On that day, says the LORD, you shall call me, “My
husband,” and no longer will you call me “My Baal (my master).”
-Hosea 2:5, 8, 14, 16
Throughout my life, since childhood if I may apply the lens of
hindsight, I have been longing for God, and God has been present to me. Perhaps
the Lord made in me the heart that longs for him/her, the heart aware of its
incompleteness without its Creator. I feel it in the way my heart responds to
God’s word and to creation. There is a strong, personal call. An invitation. I
know who God is to me and who I am to God: Lover and Beloved.
Looking over my life early in the retreat, I recollected some
of the experiences that have formed me. I saw many opportunities and challenges
which created a rich “curriculum” designed personally for me by the God of the
Universe. I knew without a doubt that this curriculum is preparing me for who
God wants me to be better than any of the formal programs I have envied. I am
grateful for this, and I am grateful in the hope that it is leading to service.
I also had ample time and opportunities to understand my
unfreedoms. The first one to come up was the Jesuits.

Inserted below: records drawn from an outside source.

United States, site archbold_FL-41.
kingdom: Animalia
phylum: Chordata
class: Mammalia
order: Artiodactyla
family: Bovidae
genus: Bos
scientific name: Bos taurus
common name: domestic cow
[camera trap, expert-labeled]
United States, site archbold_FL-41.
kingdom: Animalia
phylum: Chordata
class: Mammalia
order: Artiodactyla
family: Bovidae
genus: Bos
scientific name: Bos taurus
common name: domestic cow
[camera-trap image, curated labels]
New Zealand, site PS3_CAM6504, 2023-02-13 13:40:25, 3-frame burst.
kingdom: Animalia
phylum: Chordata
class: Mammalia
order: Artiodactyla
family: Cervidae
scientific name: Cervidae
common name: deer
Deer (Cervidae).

Although I had already claimed
meaningful healing and freedom around the subjects of vocation and the Jesuits,
God showed me that my choice to nevertheless identify the Society of Jesus as
Good, to model my life determinedly off of their example, and to identify
myself in some unofficial or aspirational way as a lowercase jesuit, was a
rejection of the will of God working in my life and a limit to my freedom to
see and pursue what God has in store for me.
This past June, on a graced day of prayer, God asked, “will
you come on a different path with me?” I said in reply, “I will. Here I am.” Now,
as a new man, I embrace the New Path again. In doing so I feel open, available.
One grace from my long retreat is the sense of my God taking
me by the hand and leading me into the wilderness, to be his/her Beloved and to
do a new thing with him/her. My heart answers with an unequivocal, joyful “yes.”